Nel frattempo, era già partita l’indagine della Procura di Messina. Così come le intercettazioni. Che svelano una realtà paradossale. Vengono convocati uno per uno i ragazzi che “formalmente” avrebbero dovuto prendere parte al corso per “operatore amministrativo segretariale”. Ed ecco la scoperta: molti di loro erano sì iscritti al corso. Ma a loro insaputa. Uno, due, quattro, cinque ragazzi vengono chiamati a riconoscere la propria firma apposta in calce al progetto. E i giovani spiegano di non aver mai firmato nulla. La conferma è data dal semplice confronto tra la loro firma apposta davanti agli inquirenti e quella presentata dall’Ancol. In altri casi, la firma è autentica. Ma è stata raccolta con l’inganno. “Riconosco come mia la firma apposta sul foglio – racconta ai magistrati uno dei giovani – che mi ponete in visione, e ricordo di aver apposto la mia firma, sul medesimo, in occasione dell’esame da me sostenuto alla sede di Siracusa dell’Ancol, presso l’Ipsia, di cui vi ho riferito poc’anzi, alla fine dell’estate 2011; sono sicuro di averlo firmato in quella occasione in quanto mi sono recato una sola volta presso l’Ancol”. Quella firma, quindi sarebbe stata apposta in un’altra occasione, “riciclata” e utilizzata per raggiungere la fatidica quota quindici. A qualche altro ragazzo viene invece spiegato che la sua firma sarebbe servita solo per far partire il corso, dando ad altri giovani, così, la possibilità di frequentarlo. Una cortesia.
Alla fine, comunque, il finanziamento non arriverà all’Ancol, visto che l’ente non avrebbe percepito acconti sull’importo finanziato.
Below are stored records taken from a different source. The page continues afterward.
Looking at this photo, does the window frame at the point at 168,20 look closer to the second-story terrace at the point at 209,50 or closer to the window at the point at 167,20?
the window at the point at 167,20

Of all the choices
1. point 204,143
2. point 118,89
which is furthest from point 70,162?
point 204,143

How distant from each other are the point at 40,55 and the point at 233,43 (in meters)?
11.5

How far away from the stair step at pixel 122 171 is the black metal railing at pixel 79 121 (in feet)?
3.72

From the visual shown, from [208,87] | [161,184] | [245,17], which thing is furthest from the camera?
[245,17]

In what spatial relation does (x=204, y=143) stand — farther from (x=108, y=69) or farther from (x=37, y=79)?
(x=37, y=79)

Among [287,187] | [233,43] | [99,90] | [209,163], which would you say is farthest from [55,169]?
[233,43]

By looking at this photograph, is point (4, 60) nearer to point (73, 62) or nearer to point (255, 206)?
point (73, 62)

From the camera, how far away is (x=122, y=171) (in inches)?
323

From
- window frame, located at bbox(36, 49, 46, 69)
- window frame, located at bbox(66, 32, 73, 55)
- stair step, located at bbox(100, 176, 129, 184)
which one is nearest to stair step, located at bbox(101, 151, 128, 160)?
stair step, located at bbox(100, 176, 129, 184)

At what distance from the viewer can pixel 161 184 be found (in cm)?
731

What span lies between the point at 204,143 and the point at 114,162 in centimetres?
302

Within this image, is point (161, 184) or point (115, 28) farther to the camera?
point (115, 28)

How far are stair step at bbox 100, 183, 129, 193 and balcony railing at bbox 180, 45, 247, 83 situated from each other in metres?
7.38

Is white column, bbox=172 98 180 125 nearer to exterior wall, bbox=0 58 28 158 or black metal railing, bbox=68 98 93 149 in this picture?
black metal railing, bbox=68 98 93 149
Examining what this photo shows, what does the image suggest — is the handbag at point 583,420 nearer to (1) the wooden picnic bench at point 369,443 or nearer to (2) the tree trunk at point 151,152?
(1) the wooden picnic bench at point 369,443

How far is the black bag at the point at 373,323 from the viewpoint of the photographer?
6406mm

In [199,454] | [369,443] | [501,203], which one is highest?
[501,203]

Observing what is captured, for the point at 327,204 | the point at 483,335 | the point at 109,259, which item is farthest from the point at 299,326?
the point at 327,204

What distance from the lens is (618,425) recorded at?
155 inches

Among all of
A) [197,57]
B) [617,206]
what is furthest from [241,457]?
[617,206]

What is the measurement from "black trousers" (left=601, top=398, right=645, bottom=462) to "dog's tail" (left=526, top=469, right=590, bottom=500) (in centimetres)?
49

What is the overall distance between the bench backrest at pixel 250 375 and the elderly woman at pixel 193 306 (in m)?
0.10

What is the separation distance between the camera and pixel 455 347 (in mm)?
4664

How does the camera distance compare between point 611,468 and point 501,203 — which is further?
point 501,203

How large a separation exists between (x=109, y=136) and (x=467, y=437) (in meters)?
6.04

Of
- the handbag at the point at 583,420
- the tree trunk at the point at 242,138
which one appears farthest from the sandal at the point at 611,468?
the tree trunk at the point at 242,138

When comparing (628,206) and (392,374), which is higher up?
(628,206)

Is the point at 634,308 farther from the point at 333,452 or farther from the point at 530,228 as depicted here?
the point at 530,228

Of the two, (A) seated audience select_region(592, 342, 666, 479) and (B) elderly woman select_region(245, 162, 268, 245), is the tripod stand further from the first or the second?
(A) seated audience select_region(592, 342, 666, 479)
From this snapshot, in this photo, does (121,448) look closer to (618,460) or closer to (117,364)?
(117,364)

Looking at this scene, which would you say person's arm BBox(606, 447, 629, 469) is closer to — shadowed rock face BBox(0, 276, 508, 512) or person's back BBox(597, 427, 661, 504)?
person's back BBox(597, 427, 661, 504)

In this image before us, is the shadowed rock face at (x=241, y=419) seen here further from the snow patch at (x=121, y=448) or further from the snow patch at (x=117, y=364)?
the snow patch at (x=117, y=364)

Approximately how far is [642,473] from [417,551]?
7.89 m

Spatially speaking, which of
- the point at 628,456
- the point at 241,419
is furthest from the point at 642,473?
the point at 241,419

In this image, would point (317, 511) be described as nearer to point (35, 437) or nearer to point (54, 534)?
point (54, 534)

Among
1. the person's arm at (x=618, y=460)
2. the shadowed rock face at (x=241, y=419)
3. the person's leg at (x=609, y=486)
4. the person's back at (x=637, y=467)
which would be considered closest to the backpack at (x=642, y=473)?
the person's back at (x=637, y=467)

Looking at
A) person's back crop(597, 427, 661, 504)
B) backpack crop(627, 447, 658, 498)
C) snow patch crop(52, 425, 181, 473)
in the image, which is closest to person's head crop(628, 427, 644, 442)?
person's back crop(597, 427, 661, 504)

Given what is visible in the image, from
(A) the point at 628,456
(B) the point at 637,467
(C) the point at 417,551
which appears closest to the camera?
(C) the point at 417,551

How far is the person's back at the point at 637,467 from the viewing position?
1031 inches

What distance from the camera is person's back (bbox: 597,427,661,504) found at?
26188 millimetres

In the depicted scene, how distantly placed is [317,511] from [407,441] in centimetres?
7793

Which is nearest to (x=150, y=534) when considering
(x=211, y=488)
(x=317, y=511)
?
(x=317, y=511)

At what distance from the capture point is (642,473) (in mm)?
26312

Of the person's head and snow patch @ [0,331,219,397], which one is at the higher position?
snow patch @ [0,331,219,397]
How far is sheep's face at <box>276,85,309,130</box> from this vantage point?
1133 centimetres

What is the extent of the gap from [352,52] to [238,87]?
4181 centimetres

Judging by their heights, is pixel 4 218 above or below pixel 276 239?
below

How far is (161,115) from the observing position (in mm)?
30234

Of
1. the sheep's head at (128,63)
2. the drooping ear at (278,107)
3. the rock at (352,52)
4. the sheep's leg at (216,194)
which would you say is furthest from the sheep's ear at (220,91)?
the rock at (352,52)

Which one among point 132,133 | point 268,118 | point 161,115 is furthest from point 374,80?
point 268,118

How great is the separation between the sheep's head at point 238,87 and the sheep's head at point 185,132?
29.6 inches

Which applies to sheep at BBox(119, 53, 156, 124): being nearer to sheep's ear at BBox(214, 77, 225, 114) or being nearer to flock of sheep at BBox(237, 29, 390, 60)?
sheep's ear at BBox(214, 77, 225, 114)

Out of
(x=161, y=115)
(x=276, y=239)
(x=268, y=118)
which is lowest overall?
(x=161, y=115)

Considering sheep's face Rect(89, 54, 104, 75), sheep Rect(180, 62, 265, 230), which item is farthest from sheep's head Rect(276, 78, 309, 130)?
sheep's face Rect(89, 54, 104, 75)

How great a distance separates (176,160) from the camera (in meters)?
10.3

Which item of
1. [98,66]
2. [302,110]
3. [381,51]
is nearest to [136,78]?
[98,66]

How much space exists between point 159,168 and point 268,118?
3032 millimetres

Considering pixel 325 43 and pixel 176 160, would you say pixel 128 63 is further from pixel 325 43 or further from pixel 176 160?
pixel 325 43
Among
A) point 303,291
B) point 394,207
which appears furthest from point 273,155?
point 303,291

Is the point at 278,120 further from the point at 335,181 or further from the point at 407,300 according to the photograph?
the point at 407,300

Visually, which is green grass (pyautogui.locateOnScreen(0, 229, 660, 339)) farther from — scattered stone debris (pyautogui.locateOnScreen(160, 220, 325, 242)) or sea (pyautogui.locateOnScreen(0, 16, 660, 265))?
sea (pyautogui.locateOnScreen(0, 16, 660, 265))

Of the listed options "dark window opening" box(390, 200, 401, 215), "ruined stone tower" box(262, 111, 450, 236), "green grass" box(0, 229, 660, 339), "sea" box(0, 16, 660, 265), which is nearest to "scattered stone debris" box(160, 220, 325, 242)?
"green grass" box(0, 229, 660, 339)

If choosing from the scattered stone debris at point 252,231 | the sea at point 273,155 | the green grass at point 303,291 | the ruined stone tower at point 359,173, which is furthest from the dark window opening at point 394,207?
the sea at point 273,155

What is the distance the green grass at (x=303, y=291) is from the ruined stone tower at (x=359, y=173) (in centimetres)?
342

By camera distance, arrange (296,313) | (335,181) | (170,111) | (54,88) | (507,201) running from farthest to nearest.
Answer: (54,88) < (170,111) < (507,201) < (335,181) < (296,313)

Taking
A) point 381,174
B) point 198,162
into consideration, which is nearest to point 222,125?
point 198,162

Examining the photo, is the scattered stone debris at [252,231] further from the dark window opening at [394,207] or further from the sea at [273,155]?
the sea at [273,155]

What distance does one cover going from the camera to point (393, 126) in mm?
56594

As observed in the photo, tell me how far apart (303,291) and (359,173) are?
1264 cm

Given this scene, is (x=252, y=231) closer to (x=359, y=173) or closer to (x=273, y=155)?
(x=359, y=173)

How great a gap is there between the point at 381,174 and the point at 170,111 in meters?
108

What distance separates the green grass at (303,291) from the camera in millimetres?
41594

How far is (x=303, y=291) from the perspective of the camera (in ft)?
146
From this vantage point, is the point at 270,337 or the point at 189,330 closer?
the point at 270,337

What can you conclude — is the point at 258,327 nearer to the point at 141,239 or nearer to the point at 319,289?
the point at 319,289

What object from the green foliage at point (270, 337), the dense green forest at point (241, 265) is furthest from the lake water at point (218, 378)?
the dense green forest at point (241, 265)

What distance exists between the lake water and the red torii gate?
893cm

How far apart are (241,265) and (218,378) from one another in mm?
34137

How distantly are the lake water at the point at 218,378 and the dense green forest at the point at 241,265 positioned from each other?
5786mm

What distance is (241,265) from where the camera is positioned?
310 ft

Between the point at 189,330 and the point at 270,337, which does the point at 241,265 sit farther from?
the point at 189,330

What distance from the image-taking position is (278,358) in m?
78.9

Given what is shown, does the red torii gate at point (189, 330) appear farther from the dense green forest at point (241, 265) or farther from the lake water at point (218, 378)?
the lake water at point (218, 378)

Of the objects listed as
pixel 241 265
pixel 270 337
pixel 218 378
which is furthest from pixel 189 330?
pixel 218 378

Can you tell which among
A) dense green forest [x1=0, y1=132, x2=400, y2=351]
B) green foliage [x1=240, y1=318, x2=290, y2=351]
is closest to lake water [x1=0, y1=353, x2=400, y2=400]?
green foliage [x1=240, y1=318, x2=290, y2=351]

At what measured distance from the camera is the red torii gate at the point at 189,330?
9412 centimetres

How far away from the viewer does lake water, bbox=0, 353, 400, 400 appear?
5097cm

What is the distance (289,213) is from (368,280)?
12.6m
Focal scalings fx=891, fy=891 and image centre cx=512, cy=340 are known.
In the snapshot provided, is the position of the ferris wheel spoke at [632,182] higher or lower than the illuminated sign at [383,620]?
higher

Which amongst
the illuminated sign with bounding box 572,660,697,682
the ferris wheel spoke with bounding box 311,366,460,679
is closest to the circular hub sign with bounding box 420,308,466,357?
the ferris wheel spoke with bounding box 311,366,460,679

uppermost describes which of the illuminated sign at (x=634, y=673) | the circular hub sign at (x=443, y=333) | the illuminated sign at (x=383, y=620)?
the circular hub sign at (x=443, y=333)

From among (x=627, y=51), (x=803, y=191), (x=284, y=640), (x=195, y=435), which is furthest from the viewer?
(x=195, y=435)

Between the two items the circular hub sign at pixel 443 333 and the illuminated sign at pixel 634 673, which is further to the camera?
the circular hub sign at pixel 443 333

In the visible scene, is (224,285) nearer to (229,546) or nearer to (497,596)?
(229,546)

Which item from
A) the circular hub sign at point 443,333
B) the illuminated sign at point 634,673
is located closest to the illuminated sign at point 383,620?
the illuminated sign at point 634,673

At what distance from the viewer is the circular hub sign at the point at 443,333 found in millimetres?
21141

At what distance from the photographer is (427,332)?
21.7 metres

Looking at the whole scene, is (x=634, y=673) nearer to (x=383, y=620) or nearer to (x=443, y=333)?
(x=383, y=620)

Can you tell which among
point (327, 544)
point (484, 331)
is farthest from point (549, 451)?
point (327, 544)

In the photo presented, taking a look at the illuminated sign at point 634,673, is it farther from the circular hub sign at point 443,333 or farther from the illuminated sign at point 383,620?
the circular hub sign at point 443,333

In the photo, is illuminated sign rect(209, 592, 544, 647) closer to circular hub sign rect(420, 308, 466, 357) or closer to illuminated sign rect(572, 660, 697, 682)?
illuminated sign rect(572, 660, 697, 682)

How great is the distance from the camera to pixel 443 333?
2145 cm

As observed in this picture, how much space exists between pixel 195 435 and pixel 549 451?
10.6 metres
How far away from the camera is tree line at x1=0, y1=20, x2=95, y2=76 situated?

L’Ancol non ha potuto richiedere l’acconto perché non è stato in grado di ottenere la necessaria fidejussione. Così, il raggiro non va a buon fine. Rimane solo un tentativo fallito. Nonostante il convincente invito di Daniela D’Urso, ancora una volta rivolta alla collega della sede di Priolo: “Ascoltami gioia…se voi non mi fate partire questo corso, – dice, intercettata dagli inquirenti – salta un posto di lavoro… dico io chistu ti staiu dicennu… tu m’a fari partiri, sto corsu .. cu chinnici cristiani… che poi ne frequentano dieci… otto .. non mi interessa… ma se tu non me lo fai partire con quindici io debbo dire a Palermo che lo debbo chiudere… perdiamo il finanziamento… e debbo mettere a Titti e a Mirella a diciotto ore e diciotto ore…stop, a meno non c’è Titti, quindi Titti….Mirella se ne va a casa e rimane Titti… figghioli non ho altro da farvi .. io vi …cerco di aiutarvi a trecento sessanta gradi…ma voi dovete aiutare me…”. Un aiuto per far partire quel corso. Anche se quel corso non interessa a nessuno.